WHAT YOU NEED TO DO:
Exactly as they appear, retype the lines from the one containing "JOHANNESBURG, SOUTH AFRICA - JULY" through the final line of the data below. Leave pictures out.

SUPPLIED MATERIAL:

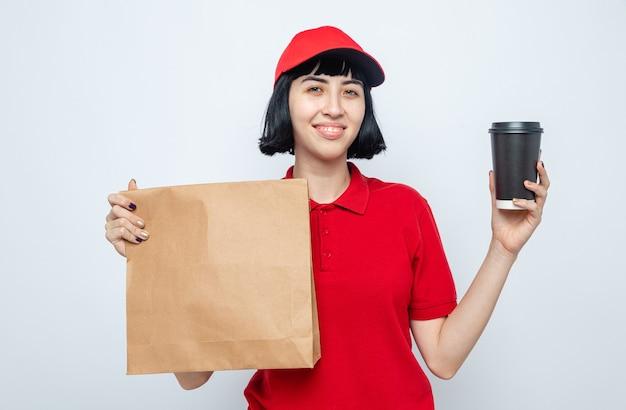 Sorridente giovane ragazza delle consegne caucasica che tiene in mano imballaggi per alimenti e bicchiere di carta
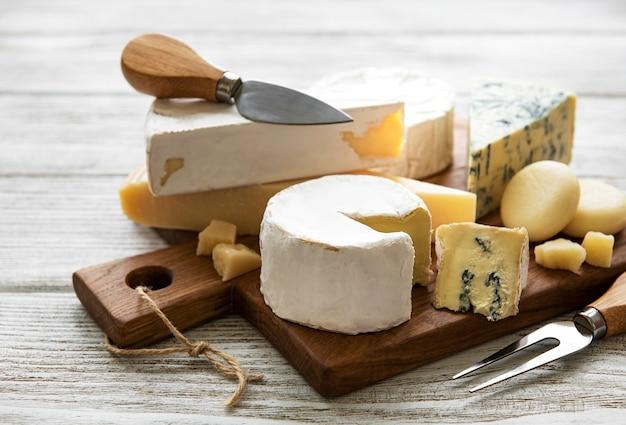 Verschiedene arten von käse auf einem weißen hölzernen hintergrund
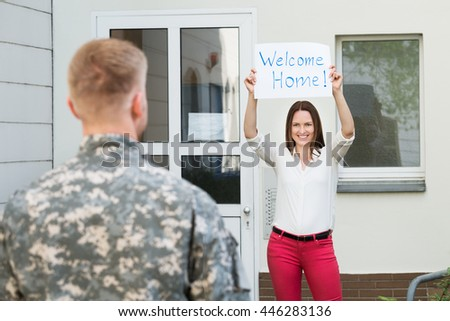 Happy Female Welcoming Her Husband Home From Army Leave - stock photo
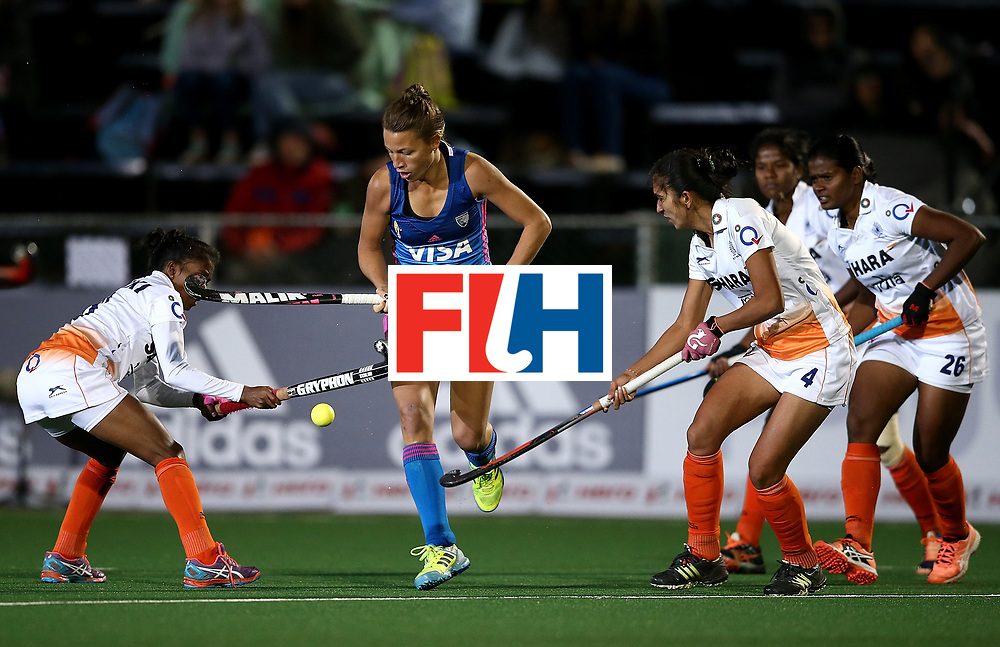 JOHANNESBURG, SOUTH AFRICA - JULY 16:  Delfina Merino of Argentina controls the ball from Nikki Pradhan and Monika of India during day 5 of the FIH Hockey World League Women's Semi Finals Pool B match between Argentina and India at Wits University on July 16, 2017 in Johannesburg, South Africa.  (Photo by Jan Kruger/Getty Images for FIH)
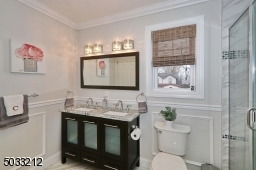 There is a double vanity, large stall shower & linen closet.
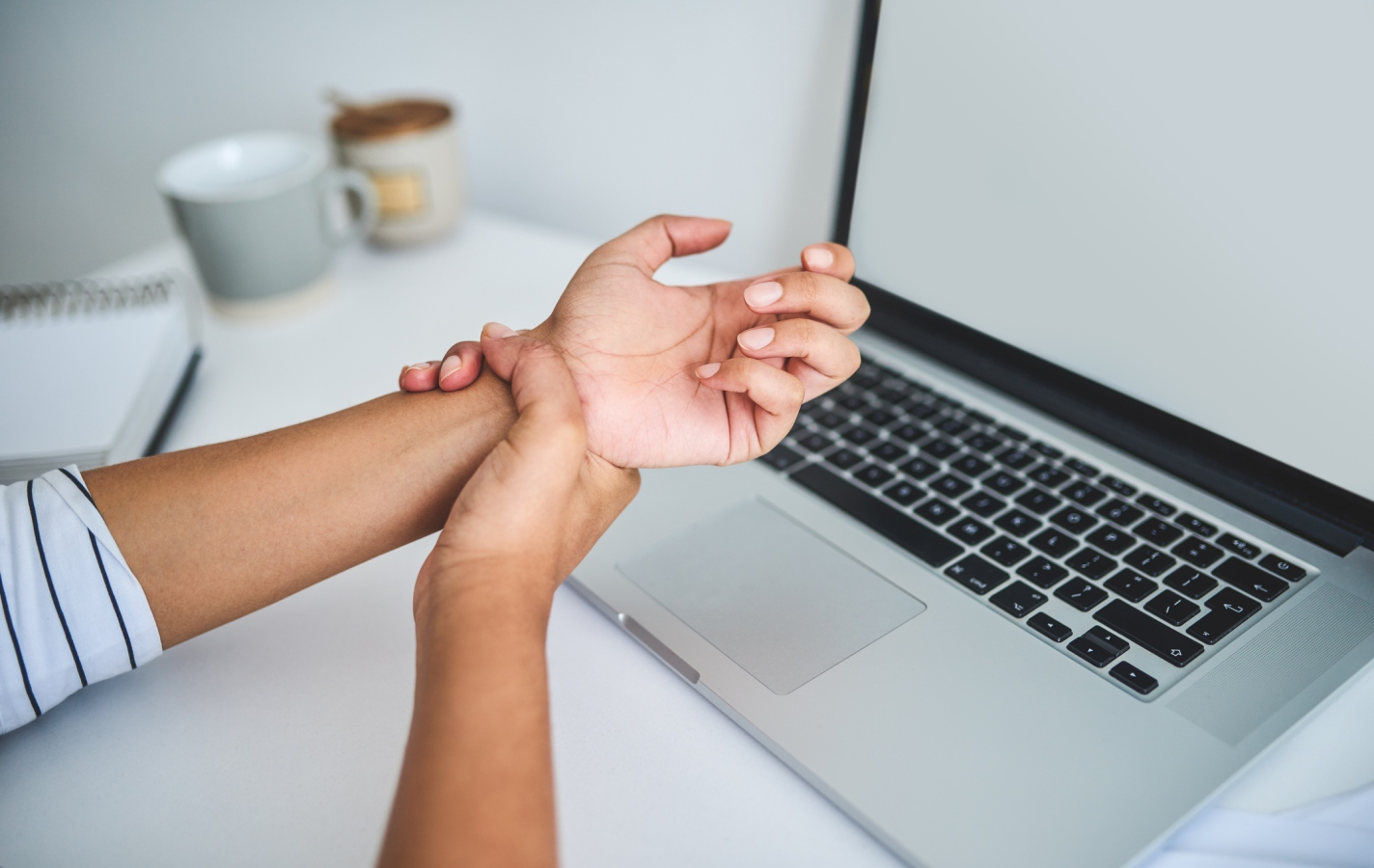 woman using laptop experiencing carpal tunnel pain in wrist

TASK SOLUTION:
 JOHANNESBURG, SOUTH AFRICA - JULY 16:  Delfina Merino of Argentina controls the ball from Nikki Pradhan and Monika of India during day 5 of the FIH Hockey World League Women's Semi Finals Pool B match between Argentina and India at Wits University on July 16, 2017 in Johannesburg, South Africa.  (Photo by Jan Kruger/Getty Images for FIH)
 There is a double vanity, large stall shower & linen closet.
 woman using laptop experiencing carpal tunnel pain in wrist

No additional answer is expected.